Voltando ao Brasil, dos R$ 130, 5 milhões pagos em 2022 pelas nove empresas privadas de saneamento básico a 33 diretores, 42% correspondem à remuneração classificada como variável ou seja dependente do atingimento de metas.
O regime de remuneração dos executivos tende a ser levado ao paroxismo conduzindo à falsificação e à fraude nos resultados. É o que ensina a recente fraude da Americanas, que se eleva a mais de R$ 40 bilhões, tendo ocorrido por mais de 10 anos, mesmo com os números das empresas sendo auditados pela KPMG (até 2019) e pela PwC e cujos números teoricamente eram avaliados pelos bancos credores.
Na Inglaterra está se desenvolvendo outra situação pedagógica com a recente e abrupta renúncia de Sarah Bentley, CEO da Thames Water, empresa privada responsável pelos serviços de água e esgoto da região de Londres. Em matéria em que noticia a possibilidade de nacionalização (estatização) da empresa, o Financial Times informa que a gestão de Sarah deixa um legado de 14 bilhões de libras de dívidas e uma situação de subinvestimento que em 2022 a empresa prometera resolver com um aporte total de 1, 5 bilhões de libras, dos quais apenas 500 milhões de libras foram pagos até agora.
No cargo desde setembro de 2020, Sarah Bentley havia recebido remuneração total de £ 1.2 milhões no exercício 2020/2021( R$ 7,59 milhões) e de £ 2 milhões (R$ 12,65 milhões) entre salários e bônus, em 2021-22, mesmo período ano em que a Thames Water foi multada em £ 4 milhões (R$ 25,29 milhões) por descarregar esgoto bruto em dois córregos de Oxford. Sarah renunciou logo depois que se tornou pública a informação de que a perda de água da Thames Water é a mais alta dos últimos cinco anos e que a empresa havia informado o regulador Ofwat que não cumprirá sua meta de reduzi-las este ano.

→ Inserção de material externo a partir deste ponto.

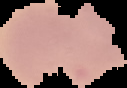
Parasitized.

{
  "image_size": "127×88 pixels",
  "preparation": "thin blood film",
  "image_type": "segmented cell region on a black background"
}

Antes de terminar, a Tabela 3 oferece um vislumbre do que as empresas brasileiras pesquisada divulgam como previsão para a remuneração dos seus diretores executivos em 2023, com base nos mesmos Formulários de Referência. Sabesp e Águas de Teresina não preveem alteração dos valores de remuneração de 2023 dos seus diretores executivos, enquanto a remuneração dos dirigentes da Saneatins será reduzida em 1%. Já a remuneração dos dirigentes da BRK RMM que atua na Região Metropolitana de Maceió, tem previsão de redução de 21%. As previsões da Sanepar e da Copasa para 2023 ainda não estão disponíveis a remuneração média dos dirigentes das oito empresas restantes será aumentada em percentuais que variam entre 24% e 11%.
Já o salário mínimo foi reajustado de R$ 1.202,00 para R$ 1.320,00, uma variação de apenas 9%.
Tabela 3 – Empresas de água e esgoto – Previsão da remuneração mensal média por diretor de 2022 para 2023. Variação percentual em relação a 2022.
(Foto: Reprodução | Outras Palavras)
As informações sistematizadas indicam que de fato são executivos de valor para suas empresas. Serão também para os usuários dos serviços que pagam as tarifas que sustentam tais remunerações?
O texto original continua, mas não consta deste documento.